(Dataset items)
====================

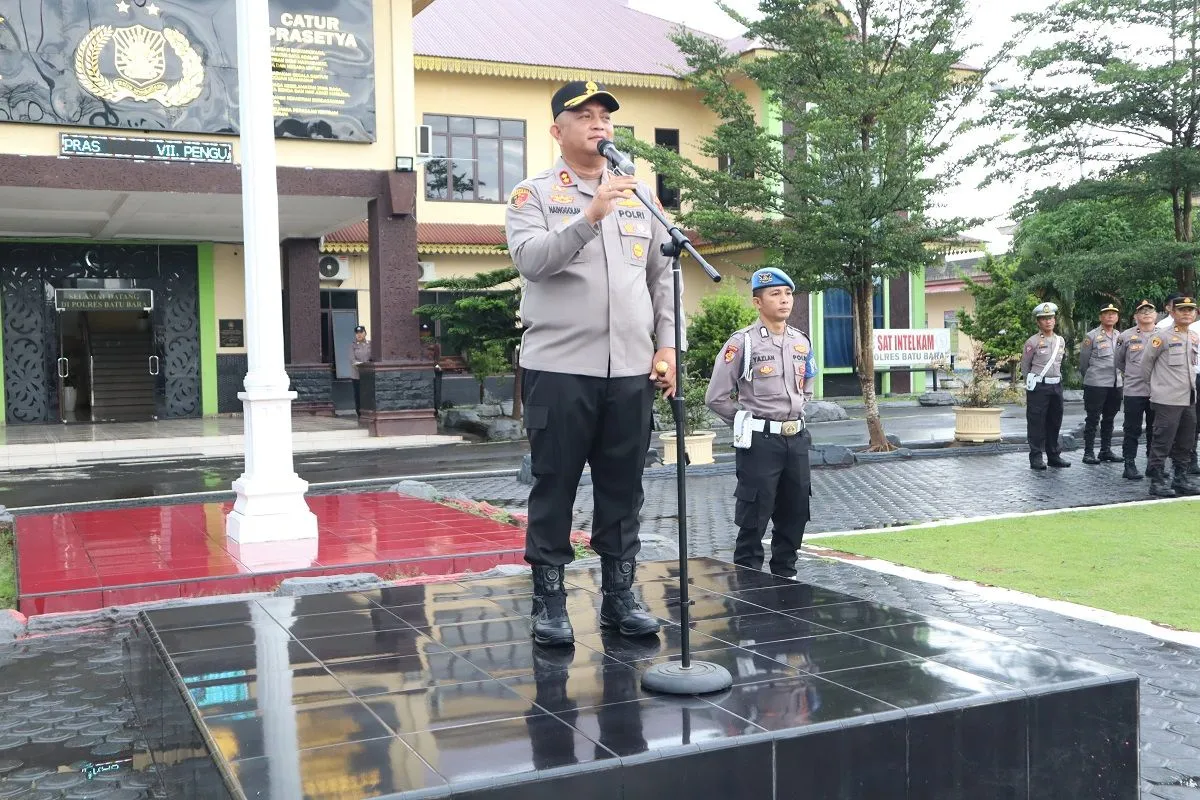 Tekankan Disiplin, Kapolres Batu Bara Pimpin Apel Pagi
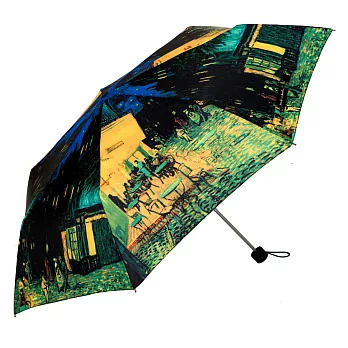 【雨傘詩人Poet of Umbrella】輕巧油畫折傘-梵谷- 夜晚露天咖啡座
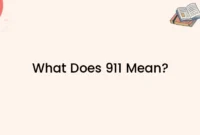 What Does 911 Mean Biblically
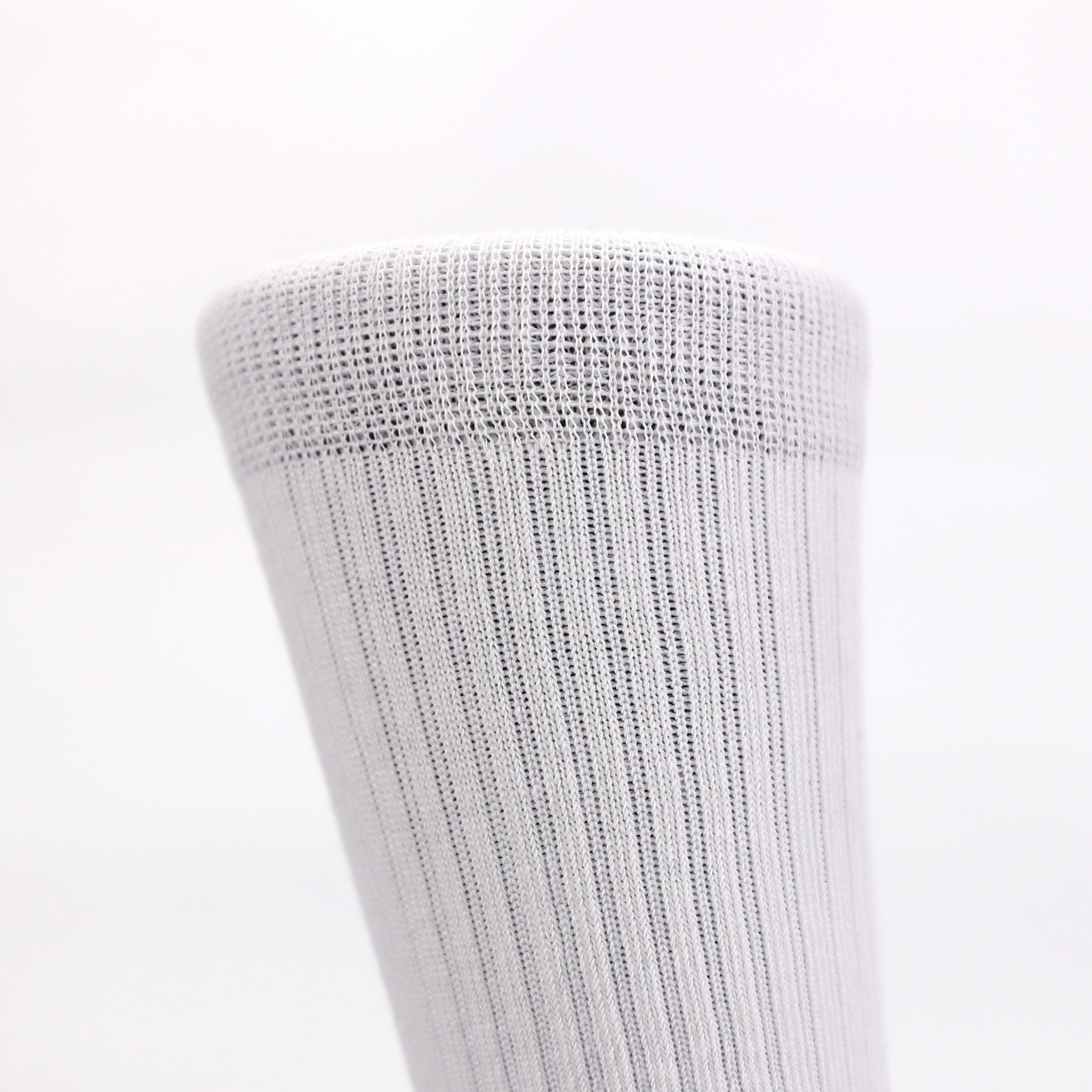 Wholesale Customized Patterns Wholesale Polyester Blank Crew Cheap Bulk White Socks for printing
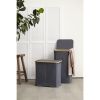 Корзина для белья Neat Tall, 41х35х74 см, серая, Smart Solutions, изображение 2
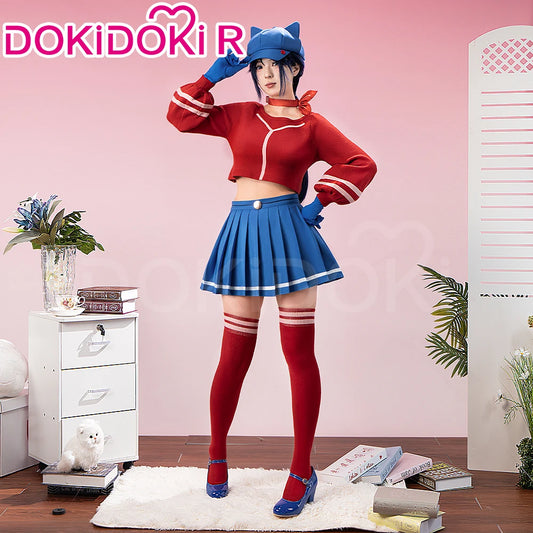 IN STOCK Mita Cosplay Costume Game MiSide【S-3XL】DokiDoki-R Women Cute Dress Uniform Mita Cosplay Halloween Plus Size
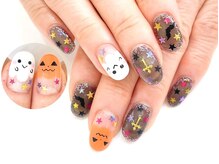 ネイルコレクション ベビーピンク(Baby Pink)/ジェル放題★ハロウィン：おばけ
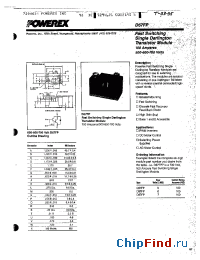 Datasheet D67FP7100 manufacturer Powerex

====================

# ACTIVITY
Return exactly the lines from the one with "ネイルコレクション ベビーピンク(Baby Pink)/ジェル放題★ハロウィン：おばけ" through the last line of the entries above, both ends included. No pictures may appear in the copy.

# ANSWER TO THIS PROBLEM
 ネイルコレクション ベビーピンク(Baby Pink)/ジェル放題★ハロウィン：おばけ
 Datasheet D67FP7100 manufacturer Powerex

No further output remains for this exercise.